The San Francisco Symphony came to play a free outdoor concert at noontime in downtown San Jose, and I was absolutely thrilled about it. I can’t afford even a stuck-in-the-rafters ticket to the San Francisco Symphony. Heck, I can’t even afford a decent ticket to the Symphony Silicon Valley, Ballet San Jose, or even the dopey San Jose Chamber Music Organization . And here they were, right in my town, playing a concert for free, and if I arrived early enough, I’d have a pretty good chance of getting seating up close. Furthermore, the concert included drawings for free concert tickets, and that would be pretty darn cool too.
On the way up on light rail, another lady noticed that I, like her, had a lawn seat in tow, and asked me if I was going to the free concert, too. We ended up concert buddies, which was pretty cool, because she was a seasoned culture vulture and knew all about the local performing arts organizations, including the scuttlebutt on the tragic decline and disappearance of the San Jose Symphony. She also told me this was the first time the San Francisco Symphony had played in San Jose since 1918, so it was a special event indeed.
We ended up in a few feet back from the first violin, with no-one (except Kelly) in front of us. That was awesome, because I could really see how the strings played. I couldn’t see the brass or woodwinds or percussion in the back, but I’m not sure anyone could. It was definitely a crowd of culture afficianados, which included several homeschooling families I knew.

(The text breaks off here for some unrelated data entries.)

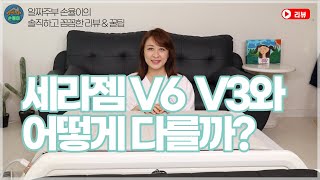 세라젬 V6! V3와 어떻게 다를까? 요점정리 리뷰편 - 알짜주부 손율이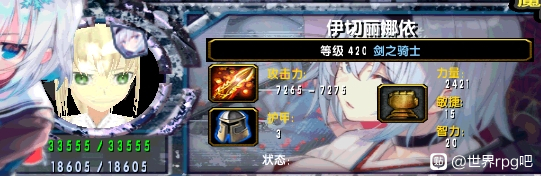 魔兽争霸3《世界rpg》v0.59剑之骑士攻略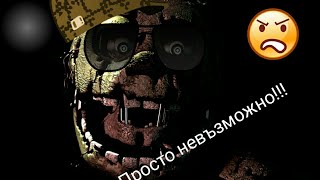 Fnaf 3 поне се опитах!!!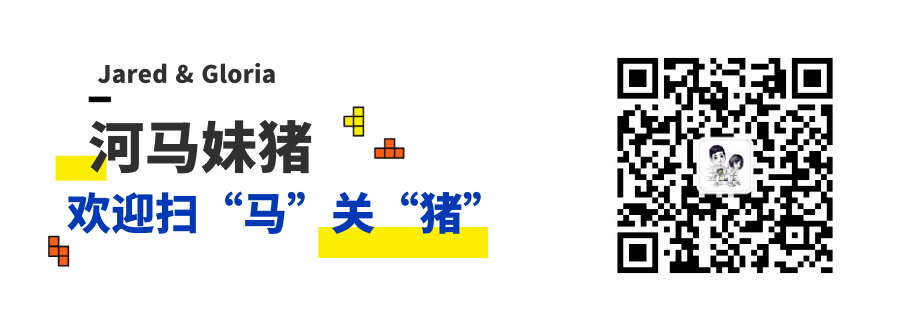 周末带娃不远行,城中度假倍轻松! 周末带娃不远行,城中度假倍轻松!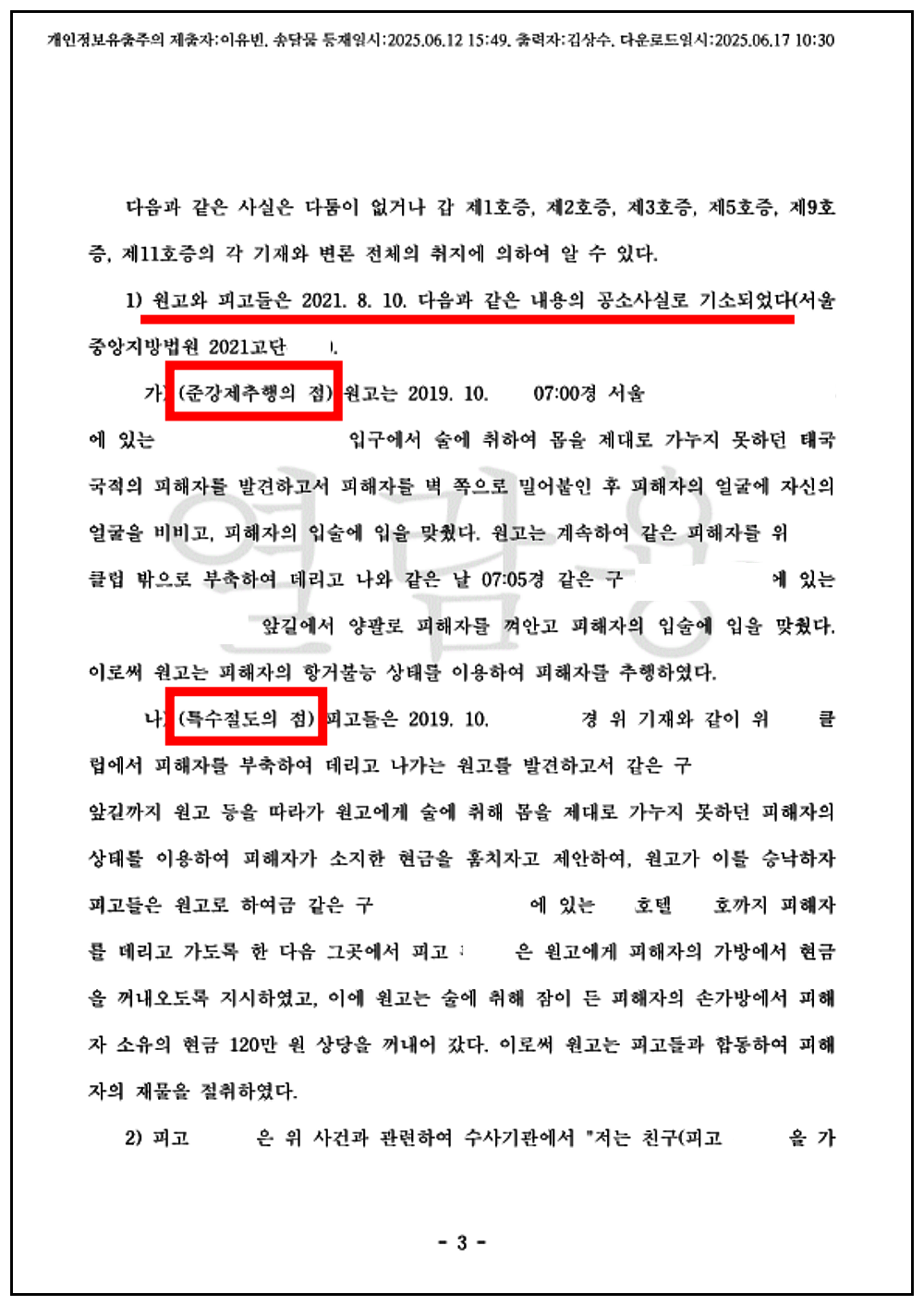 55d66e33da9a0e967315d94e8d21e261_1750746271_6728.png 55d66e33da9a0e967315d94e8d21e261_1750746271_6728.png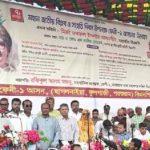 “ট্রাইব্যুনাল চাইলে বিচারকার্য অডিও ভিজ্যুয়াল প্রচার করতে পারবে”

When the park was nearly full with the likes of us, the “voice of the San Francisco Symphony,” a guy from the local classical radio station, came out to introduce the symphony and the young conductor, who recently won an award. I forget the name of the award, but it was for something like being judged as the living reincarnation of Gustav Mahler, conductor version.
He seemed a bit more cheerful than I thought of Gustav Mahler as being, but maybe if Gustav Mahler were reincarnated to 2007, where everyone thinks his compositions are the bomb, and he was conducting the San Francisco Symphony at the age of 25, maybe he’d be more cheerful, too.

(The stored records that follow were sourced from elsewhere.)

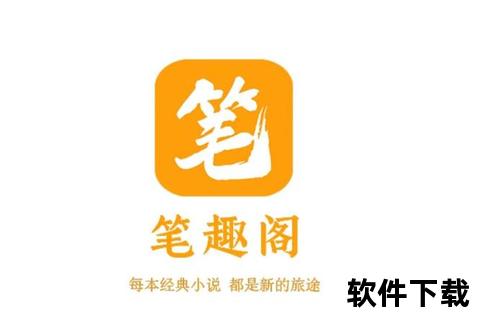 笔趣阁下载app_畅读海量正版小说笔趣阁官方APP下载安装指南及最新版本获取攻略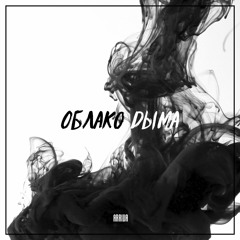 ARIIVA - Облако Дыма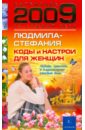 Людмила-Стефания Коды и настрои для женщин: любовь, красота и благополучие каждый день 2009 года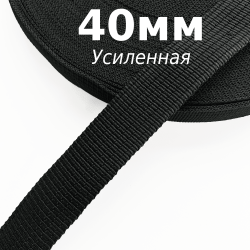 Лента-Стропа 40мм (УСИЛЕННАЯ), цвет Чёрный (на отрез)  в Челябинске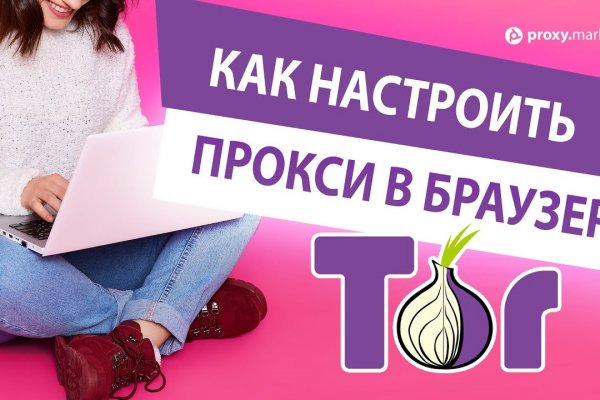 Ссылки зеркала на kraken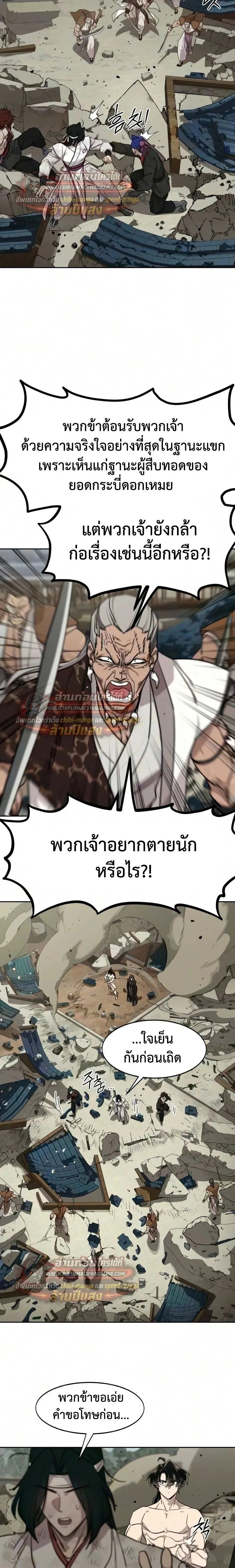 Return of the Mount Hua Sect Chap 164 - Next Chap 165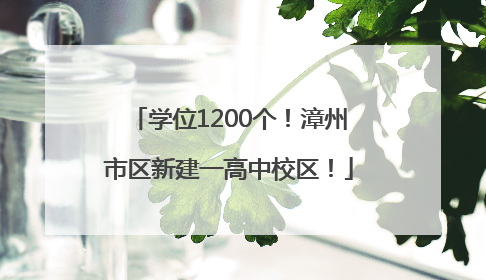 学位1200个！漳州市区新建一高中校区！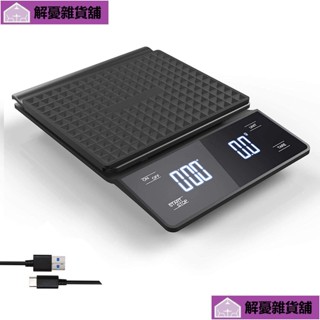 🔥限時低價🔥可充電咖啡秤 LCD 顯示廚房秤電子秤帶定時器 3kg/0.1g 高精度倒滴濃縮咖啡秤DLUY!
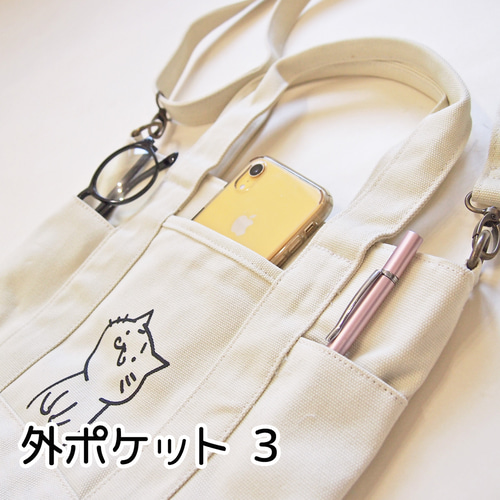 便利ファスナー ポケット 2WAYショルダートートバッグS 白 帆布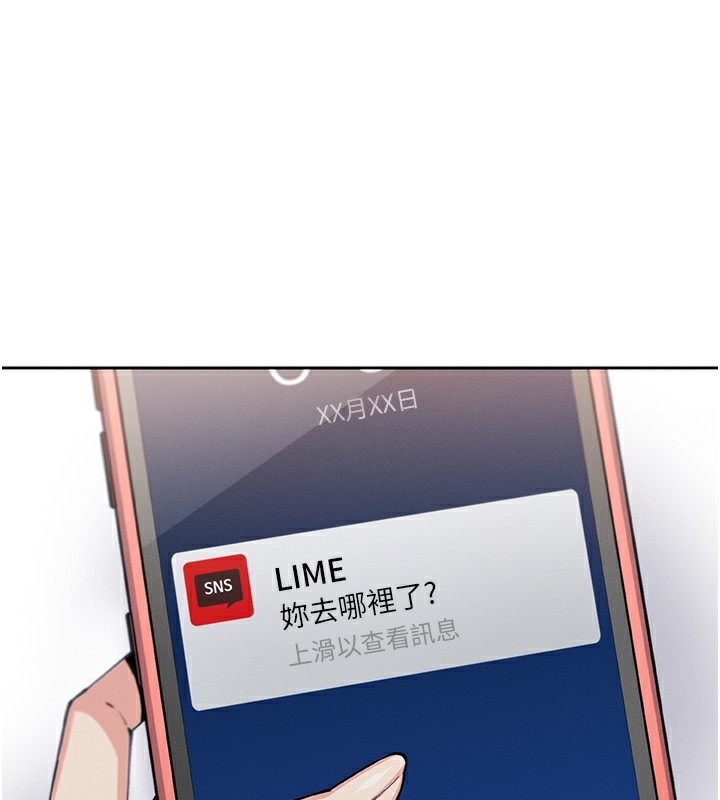 我的掌上明珠第10話-幫人家暖暖身子嘛&hearts;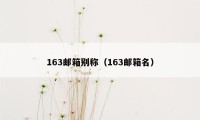 163邮箱别称（163邮箱名）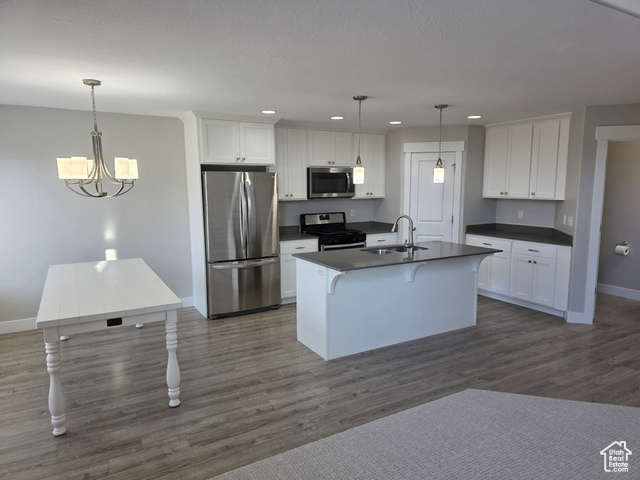 Photo 4 for MLS #2119578 at 15344 S Oriskany Ln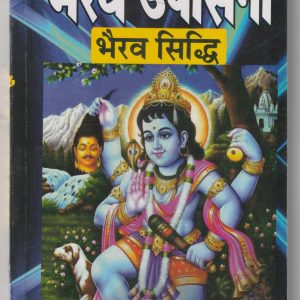 Bhairav Upasna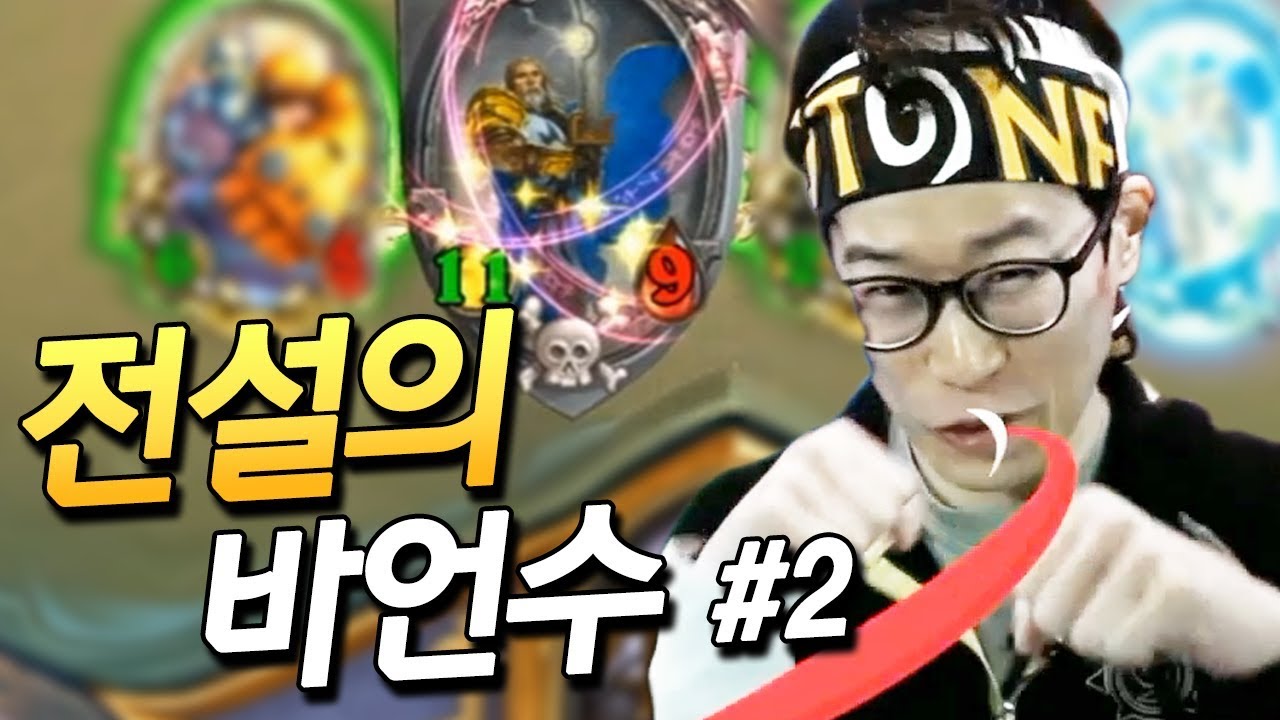 [전설의바언수]#2 뚜시뚜시와 함께하는 탈진전 레전드 경기 하나 탄생! 과연 12승을 할 수 있을 것인지... [플러리 하스스톤 투기장]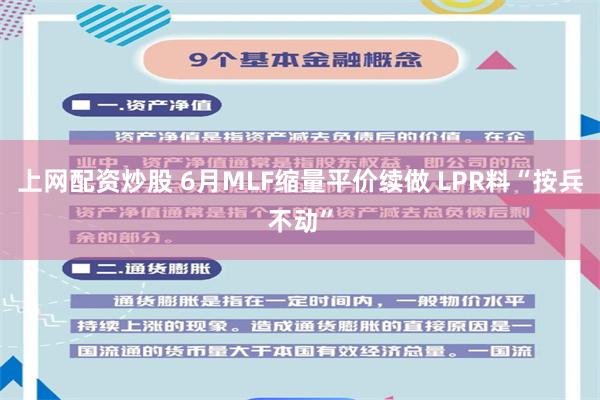 上网配资炒股 6月MLF缩量平价续做 LPR料“按兵不动”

It was a pretty modern selection, actually very appropriate to the venue and the musicians. The first piece was “Fanfare for the Common Man” by Aaron Copland, who’d conducted the San Francisco Symphony in 1966. It was mostly brass and percussion. Then the conductor introduced a piece called “Short Ride in a Fast Machine” by John Adams, who the conductor said was a local composer. It was pretty simple, but really neat: more like a musical painting of a car speeding down the highway. The longest piece was a suite from “Romeo and Juliet” by Prokiev (not to be confused with “Romeo and Juliet” by Tschaikovsky.) It’s apparently a signature piece of the San Francisco Symphony, and the conductor said the last part of it would sound like people walking in 400-pound armor. It actually did sound that way, and it was really neat to see how the violinists plucked the strings on their violins to contribute to that sound.
My concert buddy said she was a Gershwin fan , but she’d never heard this concert’s final piece by Gershwin, “Cuban Overture.” Oddly enough (thanks to Kelly’s preference for classical music), I heard it just last weekend on XM Pops Boundaries (aka weird stuff) show. An ambulance drove by with siren blasting during one portion, and it mixed right in. I still thought it was a bizarre composition, until Peter put into a context a music philistine like me could understand. “It’s a mash-up,” he said. Oh, yeah, now I get it.

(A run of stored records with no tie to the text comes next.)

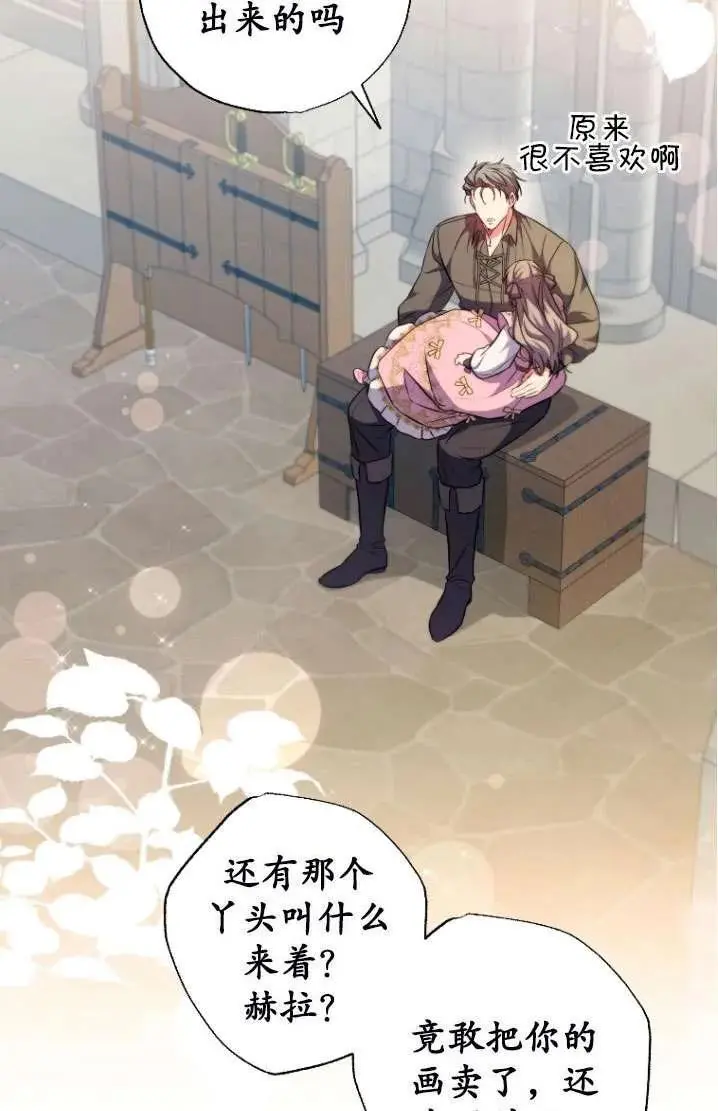 第40话 第62页
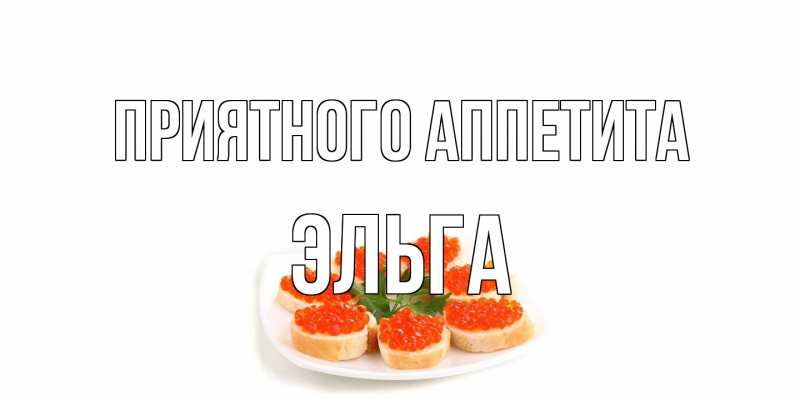 Открытка с именем, Эльга, Приятного аппетита
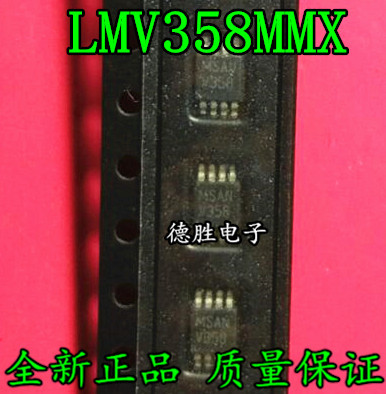 LMV358MMX LMV358MM  MSOP 二路通用 运算放大器 全新正品现货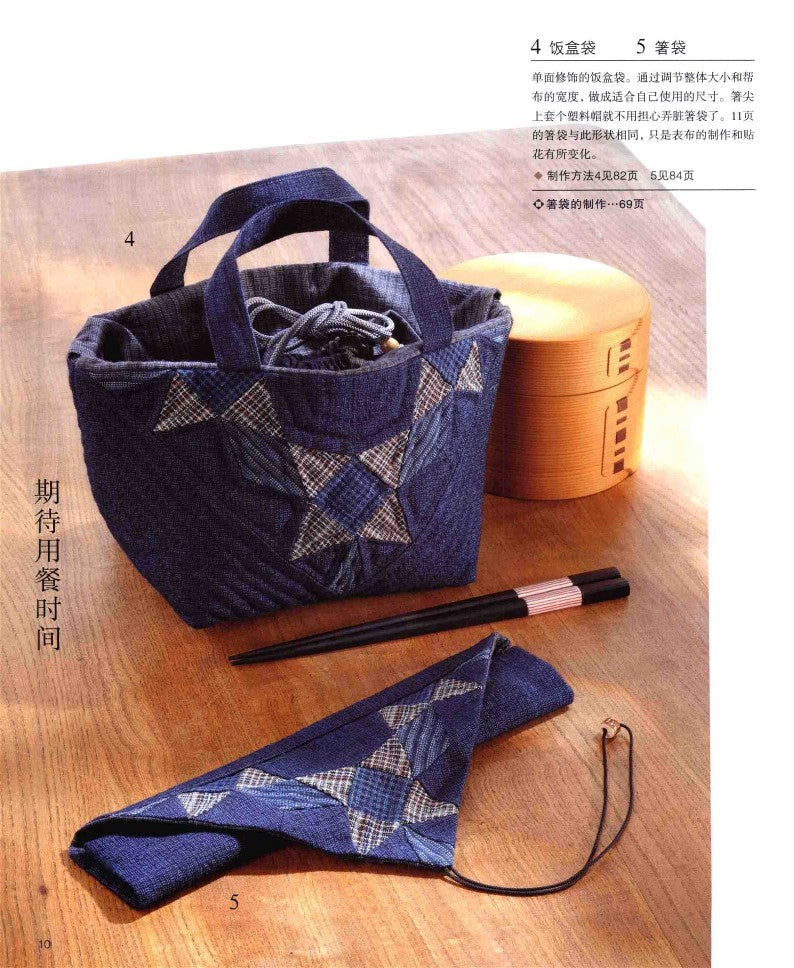 Kuroba Shishouko's Classic Patchwork Works and Techniques (2012) (CHINESE)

The symphony got an extended standing ovation from the crowd, mostly because I think we all just appreciated them being there and putting on such a great concert for free. Unfortunately, I don’t think I won any free tickets: there were at least another 1,000 people signing up in hopes of winning them, too.
Kelly complained that she wanted to go downtown, even though we were there. To her, downtown San Jose is walking in the park, going to a movie, or a museum. We still had time before I had to pick up Neil (and later, Peter picked Neil up so we could stay even longer), so I took Kelly to the Children’s Discovery Museum. Among the exhibits she particularly enjoyed, was this one in the Water Works section:
She enjoyed dumping the balls in them to watch them get sucked down in the whirlpool. Later on, she described it as “the toilet.” When she was younger, she actually ruined the plumbing in the childrens’ bathroom by flushing too-big things down the toilet. Oh, if only we’d known she just wanted to play with this, we might have gotten a Children’s Discovery Museum membership instead and saved ourselves hundreds of dollars and a massive amount of labor…
Oooh … as a former San Jose Symphony (RIP) member (for 27 years) I wish I had been a fly on the wall when you were getting the “inside scoop”. Rats.